Items from a dataset:

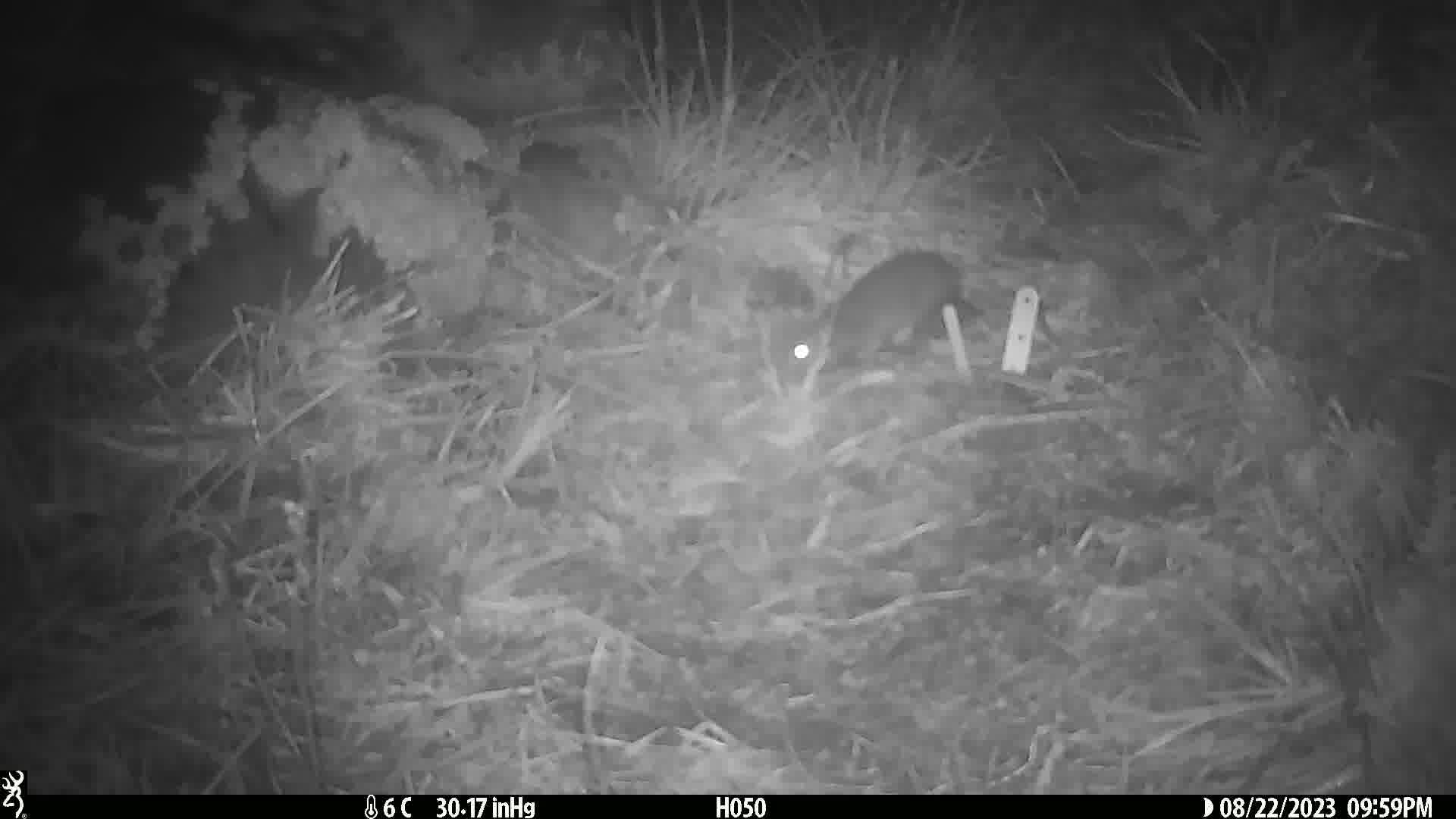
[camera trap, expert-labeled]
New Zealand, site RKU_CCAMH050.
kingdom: Animalia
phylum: Chordata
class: Mammalia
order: Rodentia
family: Muridae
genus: Rattus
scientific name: Rattus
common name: rat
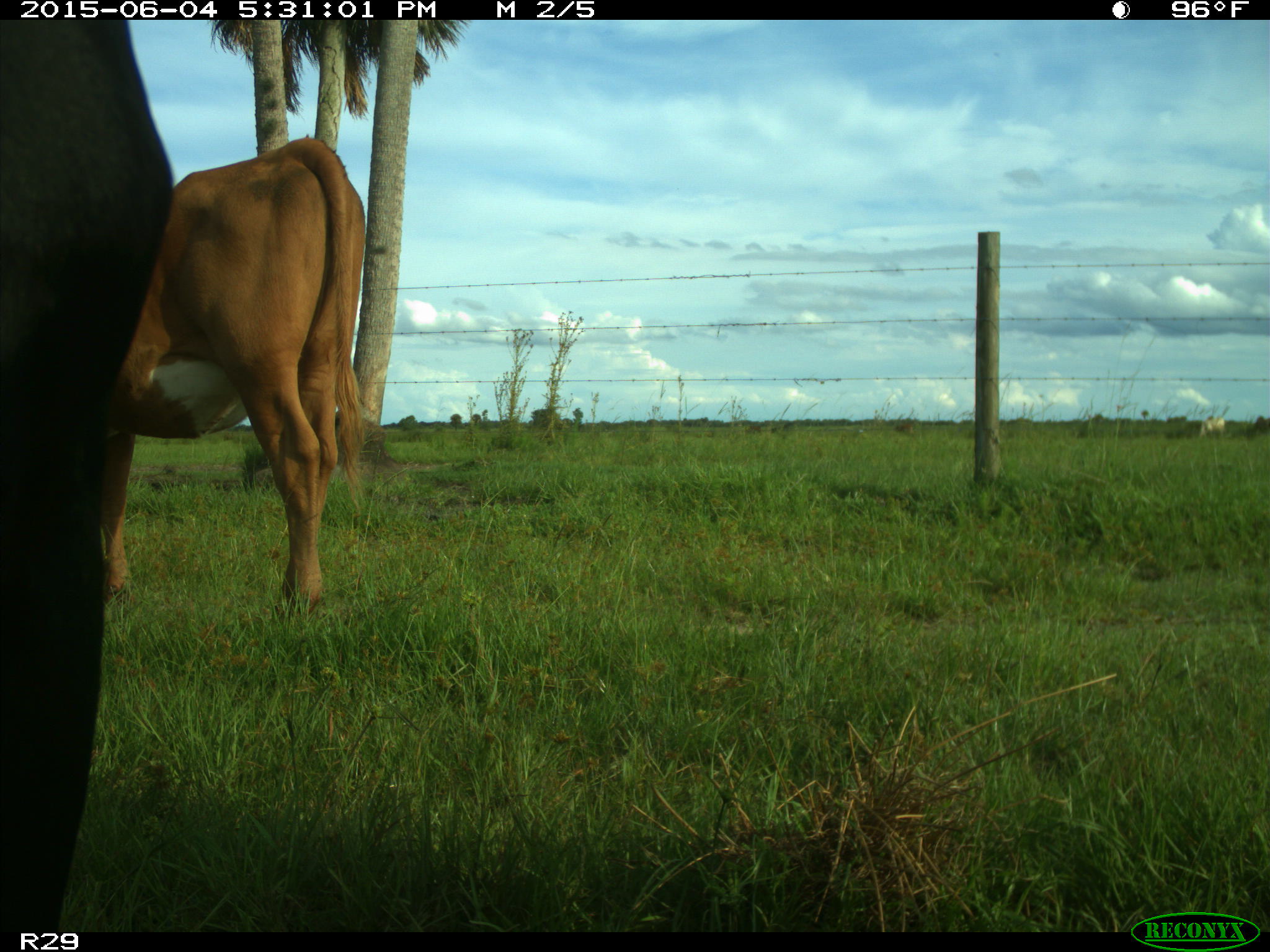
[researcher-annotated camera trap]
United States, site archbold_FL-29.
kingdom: Animalia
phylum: Chordata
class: Mammalia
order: Artiodactyla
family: Bovidae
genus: Bos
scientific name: Bos taurus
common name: domestic cow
Bos taurus (domestic cow).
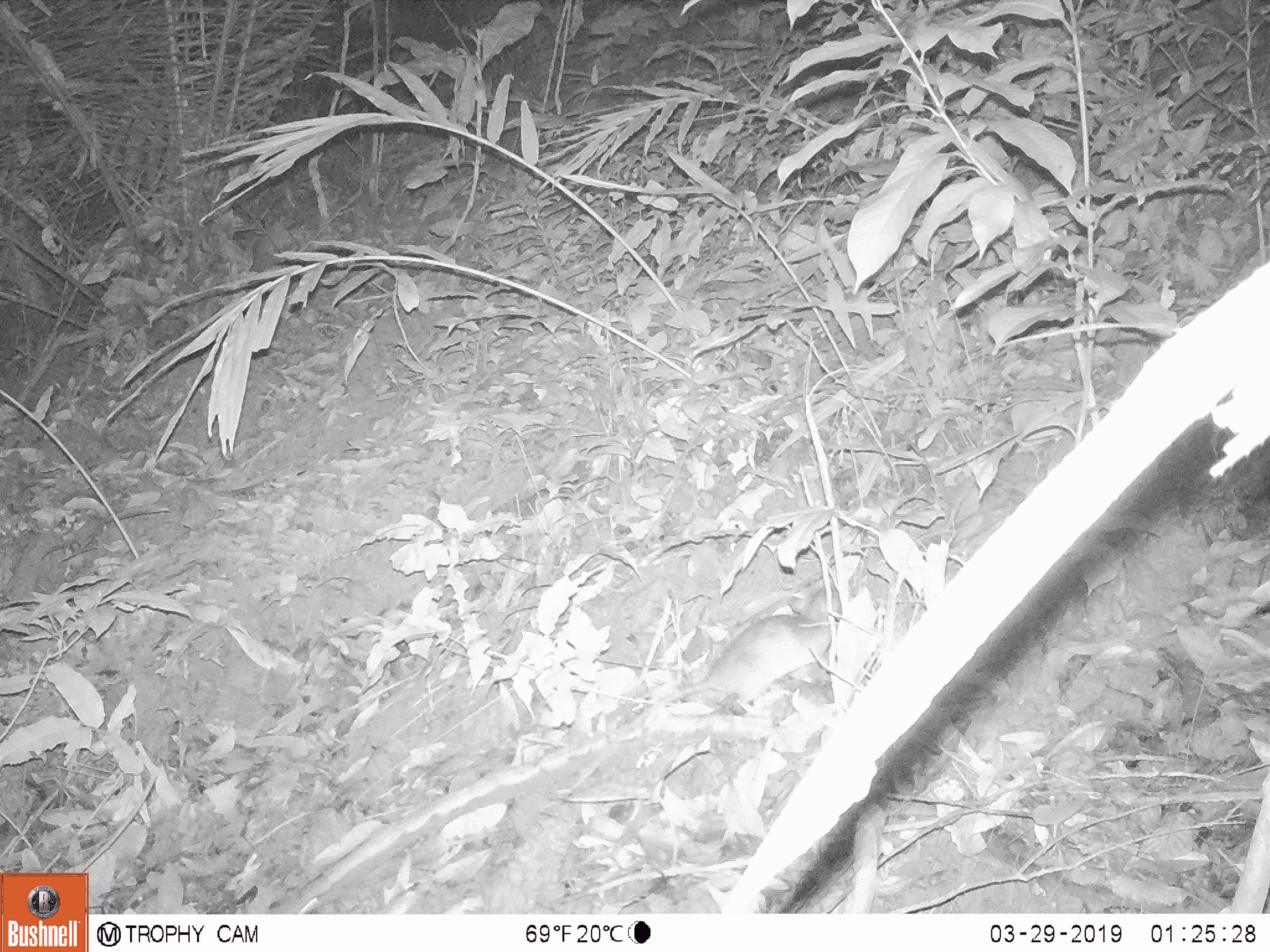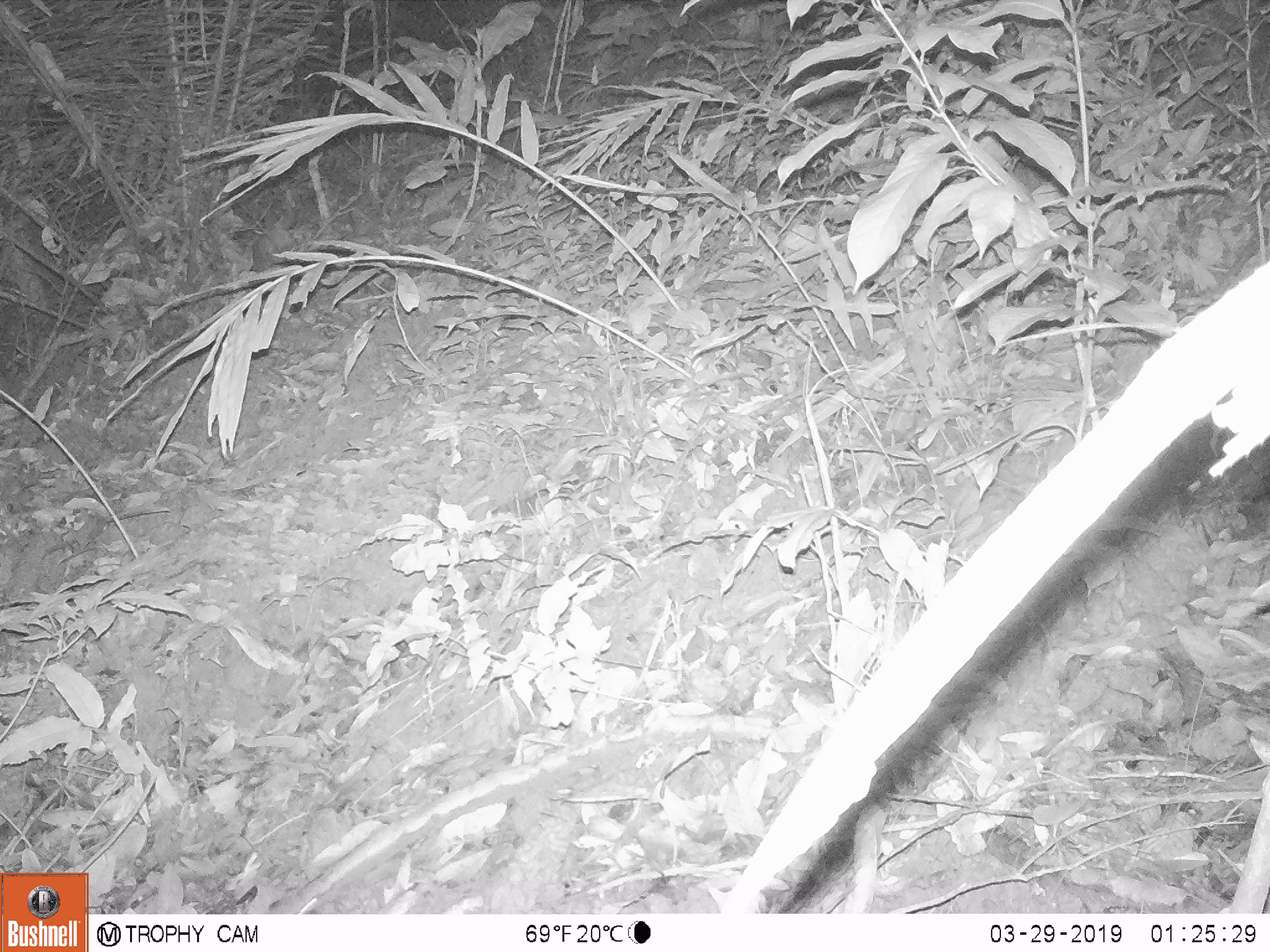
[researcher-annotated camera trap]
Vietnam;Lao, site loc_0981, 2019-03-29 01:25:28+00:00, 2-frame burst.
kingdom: Animalia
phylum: Chordata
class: Mammalia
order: Rodentia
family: Muridae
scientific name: Muridae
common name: old-world mice and rats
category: unidentified murid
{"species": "unidentified murid (old-world mice and rats) (Muridae)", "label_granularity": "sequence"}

▸ BRIEF
With the pictures omitted, reproduce the data above exactly.

▸ EXPECTED ANSWER
[camera trap, expert-labeled]
New Zealand, site RKU_CCAMH050.
kingdom: Animalia
phylum: Chordata
class: Mammalia
order: Rodentia
family: Muridae
genus: Rattus
scientific name: Rattus
common name: rat
[researcher-annotated camera trap]
United States, site archbold_FL-29.
kingdom: Animalia
phylum: Chordata
class: Mammalia
order: Artiodactyla
family: Bovidae
genus: Bos
scientific name: Bos taurus
common name: domestic cow
Bos taurus (domestic cow).
[researcher-annotated camera trap]
Vietnam;Lao, site loc_0981, 2019-03-29 01:25:28+00:00, 2-frame burst.
kingdom: Animalia
phylum: Chordata
class: Mammalia
order: Rodentia
family: Muridae
scientific name: Muridae
common name: old-world mice and rats
category: unidentified murid
{"species": "unidentified murid (old-world mice and rats) (Muridae)", "label_granularity": "sequence"}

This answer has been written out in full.